Perjalanan karier politik Jokowi dari Solo Hingga Istana: Ayo, Siap-siap Jadi Jokowi Berikutnya
Perjalanan karier politik Jokowi: “Jokowi dari Walikota menuju RI-1. Dari Surakarta hingga Istana Merdeka di utara Monas”
Setelah
melewati proses ”menukiknya”
perjalanan pemilu presiden yang melelahkan, merepotkan, memboroskan bahkan
mungkin sempat mencederai persatuan dan kesatuan kakak dengan adik, suami
dengan istri, suadara dengan saudari, sahabat dengan teman karena berbeda
pilihan (mari kita lupakan itu “salam 3 jari – SILA KE-3 “PERSATUAN INDONESIA”)
akhirnya Jokowi-JK “be the winner to be
president” yang dipilih oleh enam puluh
delapan juta, tiga ratus empat puluh tiga ribu, empat ratus dua puluh empat pemilih
atau 52,89% DPT nasional. Selisih tujuh juta, empat ratus delapan puluh satu
ribu, tujuh belas pemilih atau 5,78% dari rivalnya Prabowo
Subianto-Hatta Rajasa (Prabowo-Hatta) yang dipilih oleh pemilih sebanyak enam puluh juta, delapan ratus enam puluh dua ribu, empat ratus tujuh
atau 47,11% dari DPT nasional.
Keterpilihan
Joko Widodo (Jokowi) Menjadi presiden yang notabene orang nomor wahid di Negeri
ini, mengisahkan kepada dunia bahwa menjadi RI-1 untuk menunggangi mobil mewah
RI-1 yang dikelir baja anti peluru dan pesawat kepresidenan berjenis Boeing
Bussines Jet 2 Green yang baru dibeli seharga US$ 91,2 juta
atau sekitar Rp 820 miliar dengan Nama Teknis Boeing 737-800
BBJ-2, serta mendiami dan mencatat namanya di istana negara sepertinya bukan hal
yang mustahil. Anggapan kebanyakan orang presiden itu hanya ketua umum partai
politik atau elit-elit nasional, terbantahlah sudah. Sebab, Jokowi bukanlah
ketua umum Partai, mau dibilang elit nasional, juga tidak. Bila menitik
perjalanan Jokowi dari Surakarta menuju Istana sepertinya semua orang bisa,
hanya kadang kita terbentur oleh persoalan kecil mau atau tidak mau.

(Pertanyaan spasial yang terkait dengan gambar)
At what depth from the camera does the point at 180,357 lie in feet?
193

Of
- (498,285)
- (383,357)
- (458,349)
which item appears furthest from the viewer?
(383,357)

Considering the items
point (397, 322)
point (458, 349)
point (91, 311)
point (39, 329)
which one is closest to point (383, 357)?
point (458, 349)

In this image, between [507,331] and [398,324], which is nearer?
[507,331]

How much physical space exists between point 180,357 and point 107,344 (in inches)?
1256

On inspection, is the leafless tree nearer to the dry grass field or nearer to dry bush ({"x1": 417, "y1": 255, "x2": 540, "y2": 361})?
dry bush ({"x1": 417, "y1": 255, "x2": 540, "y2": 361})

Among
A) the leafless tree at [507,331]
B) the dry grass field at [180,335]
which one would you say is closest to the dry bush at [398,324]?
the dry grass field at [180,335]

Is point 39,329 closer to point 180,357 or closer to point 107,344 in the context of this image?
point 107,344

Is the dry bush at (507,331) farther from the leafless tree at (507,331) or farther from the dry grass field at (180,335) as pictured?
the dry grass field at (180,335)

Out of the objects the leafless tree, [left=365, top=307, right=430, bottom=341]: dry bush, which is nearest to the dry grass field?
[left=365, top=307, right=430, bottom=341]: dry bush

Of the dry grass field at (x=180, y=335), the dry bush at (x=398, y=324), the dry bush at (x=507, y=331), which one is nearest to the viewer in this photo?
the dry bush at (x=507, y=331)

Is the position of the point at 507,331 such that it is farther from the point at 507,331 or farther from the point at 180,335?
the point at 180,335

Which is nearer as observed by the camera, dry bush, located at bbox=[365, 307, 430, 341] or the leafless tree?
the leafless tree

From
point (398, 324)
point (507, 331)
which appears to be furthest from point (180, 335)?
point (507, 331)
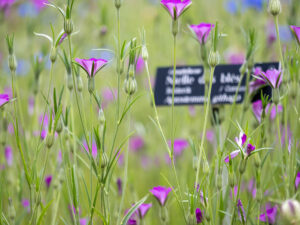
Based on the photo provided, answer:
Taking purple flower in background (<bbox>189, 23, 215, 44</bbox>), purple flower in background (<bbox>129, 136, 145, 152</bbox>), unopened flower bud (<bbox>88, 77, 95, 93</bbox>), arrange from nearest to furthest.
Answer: unopened flower bud (<bbox>88, 77, 95, 93</bbox>)
purple flower in background (<bbox>189, 23, 215, 44</bbox>)
purple flower in background (<bbox>129, 136, 145, 152</bbox>)

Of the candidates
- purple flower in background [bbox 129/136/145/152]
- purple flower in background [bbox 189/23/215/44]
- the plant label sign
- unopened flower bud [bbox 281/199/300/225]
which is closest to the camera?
unopened flower bud [bbox 281/199/300/225]

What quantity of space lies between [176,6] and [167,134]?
771 millimetres

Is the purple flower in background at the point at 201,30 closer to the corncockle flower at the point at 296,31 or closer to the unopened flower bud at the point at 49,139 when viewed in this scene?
the corncockle flower at the point at 296,31

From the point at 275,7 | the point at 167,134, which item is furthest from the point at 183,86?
the point at 167,134

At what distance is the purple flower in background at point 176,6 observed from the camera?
0.67m

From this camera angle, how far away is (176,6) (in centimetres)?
68

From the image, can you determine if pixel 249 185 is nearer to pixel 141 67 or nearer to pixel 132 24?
pixel 141 67

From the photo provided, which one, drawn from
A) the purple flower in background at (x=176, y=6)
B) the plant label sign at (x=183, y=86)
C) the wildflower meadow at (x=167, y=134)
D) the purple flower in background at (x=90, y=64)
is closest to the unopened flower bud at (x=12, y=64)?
the wildflower meadow at (x=167, y=134)

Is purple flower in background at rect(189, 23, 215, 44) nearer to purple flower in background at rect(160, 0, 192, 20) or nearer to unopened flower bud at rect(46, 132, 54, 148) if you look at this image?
purple flower in background at rect(160, 0, 192, 20)

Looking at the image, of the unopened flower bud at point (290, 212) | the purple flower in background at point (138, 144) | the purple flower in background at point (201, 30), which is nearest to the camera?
the unopened flower bud at point (290, 212)

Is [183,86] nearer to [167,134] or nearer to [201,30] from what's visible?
[201,30]

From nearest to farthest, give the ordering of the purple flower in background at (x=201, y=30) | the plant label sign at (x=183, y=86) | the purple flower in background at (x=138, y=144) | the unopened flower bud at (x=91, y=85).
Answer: the unopened flower bud at (x=91, y=85) < the purple flower in background at (x=201, y=30) < the plant label sign at (x=183, y=86) < the purple flower in background at (x=138, y=144)

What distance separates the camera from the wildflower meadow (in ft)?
2.09

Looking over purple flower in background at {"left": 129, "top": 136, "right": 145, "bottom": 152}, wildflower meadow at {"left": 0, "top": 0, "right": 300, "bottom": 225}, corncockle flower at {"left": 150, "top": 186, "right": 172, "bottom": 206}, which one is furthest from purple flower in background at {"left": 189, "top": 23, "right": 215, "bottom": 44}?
purple flower in background at {"left": 129, "top": 136, "right": 145, "bottom": 152}
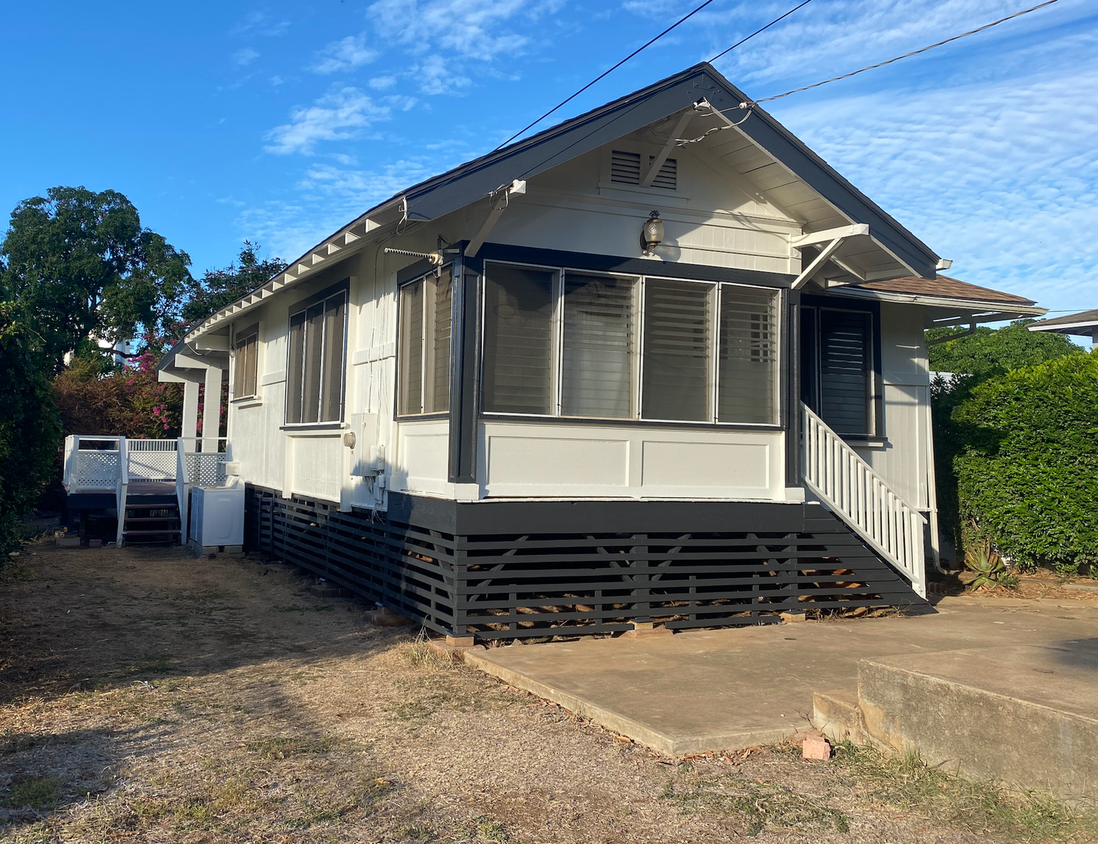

» Petunjuk Tugas:
**a.** Kutip bagian teks tentang perjalanan politik Jokowi dari "perjalanan pemilu presiden" sampai "dari DPT nasional.".
**b.** Tuliskan semua angka persentase yang tercantum dalam teks tentang perjalanan politik Jokowi.

» Pembahasan Jawaban:
**a.**
perjalanan pemilu presiden yang melelahkan, merepotkan, memboroskan bahkan
mungkin sempat mencederai persatuan dan kesatuan kakak dengan adik, suami
dengan istri, suadara dengan saudari, sahabat dengan teman karena berbeda
pilihan (mari kita lupakan itu “salam 3 jari – SILA KE-3 “PERSATUAN INDONESIA”)
akhirnya Jokowi-JK “be the winner to be
president” yang dipilih oleh enam puluh
delapan juta, tiga ratus empat puluh tiga ribu, empat ratus dua puluh empat pemilih
atau 52,89% DPT nasional. Selisih tujuh juta, empat ratus delapan puluh satu
ribu, tujuh belas pemilih atau 5,78% dari rivalnya Prabowo
Subianto-Hatta Rajasa (Prabowo-Hatta) yang dipilih oleh pemilih sebanyak enam puluh juta, delapan ratus enam puluh dua ribu, empat ratus tujuh
atau 47,11% dari DPT nasional.

**b.** 52,89%, 5,78%, dan 47,11%.